▶ TASK OBJECTIVE: Rewrite the records below as one numbered list with each line as its own item, and omit the blank lines.

------------------------------------

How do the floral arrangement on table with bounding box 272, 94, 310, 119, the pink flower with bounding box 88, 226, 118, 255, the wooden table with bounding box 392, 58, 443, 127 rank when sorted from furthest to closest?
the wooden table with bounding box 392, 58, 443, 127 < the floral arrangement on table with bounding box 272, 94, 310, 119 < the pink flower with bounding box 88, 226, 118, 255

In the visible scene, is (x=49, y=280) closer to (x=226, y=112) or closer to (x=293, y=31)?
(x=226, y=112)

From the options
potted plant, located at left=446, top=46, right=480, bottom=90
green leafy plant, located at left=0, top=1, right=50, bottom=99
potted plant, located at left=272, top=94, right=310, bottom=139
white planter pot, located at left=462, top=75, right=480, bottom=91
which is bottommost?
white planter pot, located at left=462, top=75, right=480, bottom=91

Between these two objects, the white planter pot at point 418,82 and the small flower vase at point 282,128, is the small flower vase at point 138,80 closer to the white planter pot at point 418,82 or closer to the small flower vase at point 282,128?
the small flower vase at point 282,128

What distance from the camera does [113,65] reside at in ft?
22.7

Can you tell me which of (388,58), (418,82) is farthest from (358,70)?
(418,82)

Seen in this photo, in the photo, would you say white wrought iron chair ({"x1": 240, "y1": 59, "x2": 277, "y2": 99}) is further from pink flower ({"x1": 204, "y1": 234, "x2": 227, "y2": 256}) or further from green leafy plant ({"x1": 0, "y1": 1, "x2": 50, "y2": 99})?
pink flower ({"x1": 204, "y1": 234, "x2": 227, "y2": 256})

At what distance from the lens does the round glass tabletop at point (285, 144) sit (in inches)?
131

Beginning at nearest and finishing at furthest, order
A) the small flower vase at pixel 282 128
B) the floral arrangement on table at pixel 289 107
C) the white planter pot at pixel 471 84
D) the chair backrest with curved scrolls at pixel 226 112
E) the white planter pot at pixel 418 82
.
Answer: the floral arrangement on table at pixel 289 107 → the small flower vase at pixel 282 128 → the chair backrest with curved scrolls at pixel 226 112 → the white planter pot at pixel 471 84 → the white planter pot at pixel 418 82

------------------------------------

▶ RESPONSE TO THIS TASK:
1. How do the floral arrangement on table with bounding box 272, 94, 310, 119, the pink flower with bounding box 88, 226, 118, 255, the wooden table with bounding box 392, 58, 443, 127 rank when sorted from furthest to closest?
2. the wooden table with bounding box 392, 58, 443, 127 < the floral arrangement on table with bounding box 272, 94, 310, 119 < the pink flower with bounding box 88, 226, 118, 255
3. In the visible scene, is (x=49, y=280) closer to (x=226, y=112) or closer to (x=293, y=31)?
4. (x=226, y=112)
5. From the options
6. potted plant, located at left=446, top=46, right=480, bottom=90
7. green leafy plant, located at left=0, top=1, right=50, bottom=99
8. potted plant, located at left=272, top=94, right=310, bottom=139
9. white planter pot, located at left=462, top=75, right=480, bottom=91
10. which is bottommost?
11. white planter pot, located at left=462, top=75, right=480, bottom=91
12. Between these two objects, the white planter pot at point 418,82 and the small flower vase at point 282,128, is the small flower vase at point 138,80 closer to the white planter pot at point 418,82 or closer to the small flower vase at point 282,128?
13. the small flower vase at point 282,128
14. What distance from the camera does [113,65] reside at in ft?
15. 22.7
16. Can you tell me which of (388,58), (418,82) is farthest from (358,70)?
17. (418,82)
18. Seen in this photo, in the photo, would you say white wrought iron chair ({"x1": 240, "y1": 59, "x2": 277, "y2": 99}) is further from pink flower ({"x1": 204, "y1": 234, "x2": 227, "y2": 256}) or further from green leafy plant ({"x1": 0, "y1": 1, "x2": 50, "y2": 99})?
19. pink flower ({"x1": 204, "y1": 234, "x2": 227, "y2": 256})
20. At what distance from the lens does the round glass tabletop at point (285, 144) sit (in inches)?
21. 131
22. Beginning at nearest and finishing at furthest, order
23. A) the small flower vase at pixel 282 128
24. B) the floral arrangement on table at pixel 289 107
25. C) the white planter pot at pixel 471 84
26. D) the chair backrest with curved scrolls at pixel 226 112
27. E) the white planter pot at pixel 418 82
28. .
29. Answer: the floral arrangement on table at pixel 289 107 → the small flower vase at pixel 282 128 → the chair backrest with curved scrolls at pixel 226 112 → the white planter pot at pixel 471 84 → the white planter pot at pixel 418 82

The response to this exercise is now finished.